[[ Material to process, beginning ]]

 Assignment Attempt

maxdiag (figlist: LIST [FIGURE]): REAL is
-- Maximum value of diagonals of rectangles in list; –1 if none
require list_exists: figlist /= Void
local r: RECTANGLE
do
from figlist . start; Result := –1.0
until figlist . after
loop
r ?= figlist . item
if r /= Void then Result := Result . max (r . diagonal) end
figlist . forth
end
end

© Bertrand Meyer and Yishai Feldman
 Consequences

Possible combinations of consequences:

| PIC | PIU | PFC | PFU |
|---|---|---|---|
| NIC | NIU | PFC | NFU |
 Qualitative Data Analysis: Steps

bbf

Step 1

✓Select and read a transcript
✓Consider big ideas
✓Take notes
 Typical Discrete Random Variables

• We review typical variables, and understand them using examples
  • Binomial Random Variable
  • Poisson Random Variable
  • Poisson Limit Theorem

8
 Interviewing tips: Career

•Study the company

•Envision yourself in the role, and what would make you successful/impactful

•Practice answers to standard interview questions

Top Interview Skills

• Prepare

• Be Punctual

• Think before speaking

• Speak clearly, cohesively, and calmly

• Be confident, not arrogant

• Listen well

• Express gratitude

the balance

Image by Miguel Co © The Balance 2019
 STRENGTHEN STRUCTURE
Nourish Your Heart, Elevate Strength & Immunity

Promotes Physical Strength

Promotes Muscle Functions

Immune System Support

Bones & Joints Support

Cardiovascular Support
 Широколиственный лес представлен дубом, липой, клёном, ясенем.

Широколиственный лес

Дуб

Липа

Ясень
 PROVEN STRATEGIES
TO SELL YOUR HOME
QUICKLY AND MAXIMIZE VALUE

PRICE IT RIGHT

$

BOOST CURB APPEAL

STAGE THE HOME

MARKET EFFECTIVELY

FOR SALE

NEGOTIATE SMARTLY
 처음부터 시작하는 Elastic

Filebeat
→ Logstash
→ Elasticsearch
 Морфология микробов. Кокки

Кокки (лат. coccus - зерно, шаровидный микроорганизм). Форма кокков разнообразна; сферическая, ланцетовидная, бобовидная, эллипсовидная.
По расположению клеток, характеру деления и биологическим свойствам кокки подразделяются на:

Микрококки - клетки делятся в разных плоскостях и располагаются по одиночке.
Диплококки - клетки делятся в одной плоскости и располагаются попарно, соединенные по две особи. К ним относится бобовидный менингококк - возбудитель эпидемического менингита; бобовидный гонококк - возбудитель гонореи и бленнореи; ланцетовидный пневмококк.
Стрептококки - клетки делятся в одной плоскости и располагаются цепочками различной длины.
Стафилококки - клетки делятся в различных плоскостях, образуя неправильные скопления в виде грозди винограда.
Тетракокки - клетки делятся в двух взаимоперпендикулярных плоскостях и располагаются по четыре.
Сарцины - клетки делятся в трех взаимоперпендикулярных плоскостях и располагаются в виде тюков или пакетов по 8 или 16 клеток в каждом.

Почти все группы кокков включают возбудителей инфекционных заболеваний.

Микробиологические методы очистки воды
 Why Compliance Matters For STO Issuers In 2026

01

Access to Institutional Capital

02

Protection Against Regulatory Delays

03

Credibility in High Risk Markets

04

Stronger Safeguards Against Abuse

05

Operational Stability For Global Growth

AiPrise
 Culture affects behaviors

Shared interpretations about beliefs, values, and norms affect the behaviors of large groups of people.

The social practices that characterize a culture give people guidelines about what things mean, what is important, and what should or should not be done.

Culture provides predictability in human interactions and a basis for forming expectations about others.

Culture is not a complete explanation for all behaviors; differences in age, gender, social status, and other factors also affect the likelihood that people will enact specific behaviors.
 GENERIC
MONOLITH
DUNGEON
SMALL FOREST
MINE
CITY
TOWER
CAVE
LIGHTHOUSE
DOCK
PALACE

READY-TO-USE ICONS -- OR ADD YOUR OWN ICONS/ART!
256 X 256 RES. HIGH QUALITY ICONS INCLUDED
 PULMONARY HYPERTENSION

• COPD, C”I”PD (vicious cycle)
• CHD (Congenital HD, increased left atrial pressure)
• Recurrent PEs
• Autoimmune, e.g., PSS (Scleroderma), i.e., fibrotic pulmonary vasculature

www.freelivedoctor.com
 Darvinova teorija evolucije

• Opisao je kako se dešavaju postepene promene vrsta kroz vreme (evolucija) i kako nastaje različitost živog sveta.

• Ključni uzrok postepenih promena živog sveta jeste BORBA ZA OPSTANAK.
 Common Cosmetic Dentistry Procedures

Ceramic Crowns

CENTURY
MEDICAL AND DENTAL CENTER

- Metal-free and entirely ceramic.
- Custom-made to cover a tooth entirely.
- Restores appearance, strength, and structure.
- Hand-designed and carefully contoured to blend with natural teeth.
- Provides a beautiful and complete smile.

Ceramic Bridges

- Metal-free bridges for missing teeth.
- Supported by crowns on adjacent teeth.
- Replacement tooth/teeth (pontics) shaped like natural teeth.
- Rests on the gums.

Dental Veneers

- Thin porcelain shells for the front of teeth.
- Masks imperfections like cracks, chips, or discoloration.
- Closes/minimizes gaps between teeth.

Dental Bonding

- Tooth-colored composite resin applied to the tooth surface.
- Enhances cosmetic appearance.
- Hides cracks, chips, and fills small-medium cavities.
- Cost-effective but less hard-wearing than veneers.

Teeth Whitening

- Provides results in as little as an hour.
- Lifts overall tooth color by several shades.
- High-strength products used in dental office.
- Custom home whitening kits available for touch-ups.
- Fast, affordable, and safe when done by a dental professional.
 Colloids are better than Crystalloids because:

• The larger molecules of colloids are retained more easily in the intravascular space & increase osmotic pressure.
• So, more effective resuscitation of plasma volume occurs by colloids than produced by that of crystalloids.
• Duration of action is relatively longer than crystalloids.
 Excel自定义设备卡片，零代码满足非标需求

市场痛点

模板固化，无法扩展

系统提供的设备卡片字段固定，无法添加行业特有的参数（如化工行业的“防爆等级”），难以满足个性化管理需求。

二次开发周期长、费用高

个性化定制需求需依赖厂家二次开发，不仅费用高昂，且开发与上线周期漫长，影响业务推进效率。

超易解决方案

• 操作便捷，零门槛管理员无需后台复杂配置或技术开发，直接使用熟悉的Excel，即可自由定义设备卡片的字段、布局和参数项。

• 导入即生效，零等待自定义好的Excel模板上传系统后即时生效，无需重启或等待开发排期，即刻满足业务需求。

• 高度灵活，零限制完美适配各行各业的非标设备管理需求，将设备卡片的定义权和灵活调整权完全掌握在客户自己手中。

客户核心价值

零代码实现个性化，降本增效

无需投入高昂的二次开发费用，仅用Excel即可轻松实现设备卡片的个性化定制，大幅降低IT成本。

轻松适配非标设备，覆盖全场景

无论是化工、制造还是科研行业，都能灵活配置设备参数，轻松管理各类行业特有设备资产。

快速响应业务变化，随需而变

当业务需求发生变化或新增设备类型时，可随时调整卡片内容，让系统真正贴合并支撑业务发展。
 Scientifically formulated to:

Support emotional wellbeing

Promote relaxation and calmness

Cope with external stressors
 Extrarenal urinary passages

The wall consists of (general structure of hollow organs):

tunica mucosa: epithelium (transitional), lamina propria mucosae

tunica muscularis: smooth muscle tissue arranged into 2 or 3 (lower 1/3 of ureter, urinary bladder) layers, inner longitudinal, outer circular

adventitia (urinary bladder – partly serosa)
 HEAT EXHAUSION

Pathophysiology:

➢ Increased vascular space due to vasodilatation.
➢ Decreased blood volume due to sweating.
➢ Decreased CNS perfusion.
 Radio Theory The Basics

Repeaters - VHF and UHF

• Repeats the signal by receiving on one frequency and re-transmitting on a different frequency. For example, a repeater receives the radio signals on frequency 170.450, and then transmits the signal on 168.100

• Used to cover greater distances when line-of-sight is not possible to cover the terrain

[[ Material to process, end ]]

→ **Problem requirements**
An exact copy of the lines above between the line holding "- Metal-free and entirely ceramic." and the line holding "快速响应业务变化，随需而变", inclusive, is the whole answer.

→ **Reply**
- Metal-free and entirely ceramic.
- Custom-made to cover a tooth entirely.
- Restores appearance, strength, and structure.
- Hand-designed and carefully contoured to blend with natural teeth.
- Provides a beautiful and complete smile.

Ceramic Bridges

- Metal-free bridges for missing teeth.
- Supported by crowns on adjacent teeth.
- Replacement tooth/teeth (pontics) shaped like natural teeth.
- Rests on the gums.

Dental Veneers

- Thin porcelain shells for the front of teeth.
- Masks imperfections like cracks, chips, or discoloration.
- Closes/minimizes gaps between teeth.

Dental Bonding

- Tooth-colored composite resin applied to the tooth surface.
- Enhances cosmetic appearance.
- Hides cracks, chips, and fills small-medium cavities.
- Cost-effective but less hard-wearing than veneers.

Teeth Whitening

- Provides results in as little as an hour.
- Lifts overall tooth color by several shades.
- High-strength products used in dental office.
- Custom home whitening kits available for touch-ups.
- Fast, affordable, and safe when done by a dental professional.
 Colloids are better than Crystalloids because:

• The larger molecules of colloids are retained more easily in the intravascular space & increase osmotic pressure.
• So, more effective resuscitation of plasma volume occurs by colloids than produced by that of crystalloids.
• Duration of action is relatively longer than crystalloids.
 Excel自定义设备卡片，零代码满足非标需求

市场痛点

模板固化，无法扩展

系统提供的设备卡片字段固定，无法添加行业特有的参数（如化工行业的“防爆等级”），难以满足个性化管理需求。

二次开发周期长、费用高

个性化定制需求需依赖厂家二次开发，不仅费用高昂，且开发与上线周期漫长，影响业务推进效率。

超易解决方案

• 操作便捷，零门槛管理员无需后台复杂配置或技术开发，直接使用熟悉的Excel，即可自由定义设备卡片的字段、布局和参数项。

• 导入即生效，零等待自定义好的Excel模板上传系统后即时生效，无需重启或等待开发排期，即刻满足业务需求。

• 高度灵活，零限制完美适配各行各业的非标设备管理需求，将设备卡片的定义权和灵活调整权完全掌握在客户自己手中。

客户核心价值

零代码实现个性化，降本增效

无需投入高昂的二次开发费用，仅用Excel即可轻松实现设备卡片的个性化定制，大幅降低IT成本。

轻松适配非标设备，覆盖全场景

无论是化工、制造还是科研行业，都能灵活配置设备参数，轻松管理各类行业特有设备资产。

快速响应业务变化，随需而变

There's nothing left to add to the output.